◆ **Aim**
Rewrite the material from the line with "In this scene, which" through the end as a Markdown table, one row per non-blank line, with the columns Row and Entry.

>>

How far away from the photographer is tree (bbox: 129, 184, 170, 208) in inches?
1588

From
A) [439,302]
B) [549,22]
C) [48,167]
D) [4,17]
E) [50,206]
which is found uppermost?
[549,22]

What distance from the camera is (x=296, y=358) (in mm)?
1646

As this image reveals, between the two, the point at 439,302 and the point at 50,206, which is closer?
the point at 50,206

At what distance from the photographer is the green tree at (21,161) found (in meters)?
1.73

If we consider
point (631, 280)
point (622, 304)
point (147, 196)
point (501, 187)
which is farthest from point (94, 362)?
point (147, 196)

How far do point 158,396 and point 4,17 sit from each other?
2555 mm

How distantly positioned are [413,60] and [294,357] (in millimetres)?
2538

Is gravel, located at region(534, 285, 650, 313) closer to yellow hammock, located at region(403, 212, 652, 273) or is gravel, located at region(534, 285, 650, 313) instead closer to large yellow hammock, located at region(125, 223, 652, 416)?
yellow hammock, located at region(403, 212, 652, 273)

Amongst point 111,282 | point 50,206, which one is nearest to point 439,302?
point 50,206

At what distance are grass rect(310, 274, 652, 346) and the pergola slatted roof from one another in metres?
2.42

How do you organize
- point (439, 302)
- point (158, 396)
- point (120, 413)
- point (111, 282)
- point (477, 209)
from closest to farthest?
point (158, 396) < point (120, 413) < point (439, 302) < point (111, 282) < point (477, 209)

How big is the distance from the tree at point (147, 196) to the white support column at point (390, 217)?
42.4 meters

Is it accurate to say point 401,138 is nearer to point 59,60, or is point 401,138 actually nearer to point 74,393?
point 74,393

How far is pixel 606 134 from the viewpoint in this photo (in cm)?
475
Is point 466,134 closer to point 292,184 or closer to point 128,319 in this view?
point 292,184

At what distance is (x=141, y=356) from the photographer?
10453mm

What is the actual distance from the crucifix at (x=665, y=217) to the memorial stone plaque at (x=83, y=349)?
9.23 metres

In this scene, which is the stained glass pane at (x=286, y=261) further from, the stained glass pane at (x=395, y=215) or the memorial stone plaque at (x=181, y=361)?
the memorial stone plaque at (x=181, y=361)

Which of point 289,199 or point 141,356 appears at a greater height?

<<

◆ **Exercise response**
| Row | Entry |
|---|---|
| 1 | In this scene, which is the stained glass pane at (x=286, y=261) further from, the stained glass pane at (x=395, y=215) or the memorial stone plaque at (x=181, y=361)? |
| 2 | the memorial stone plaque at (x=181, y=361) |
| 3 | Which of point 289,199 or point 141,356 appears at a greater height? |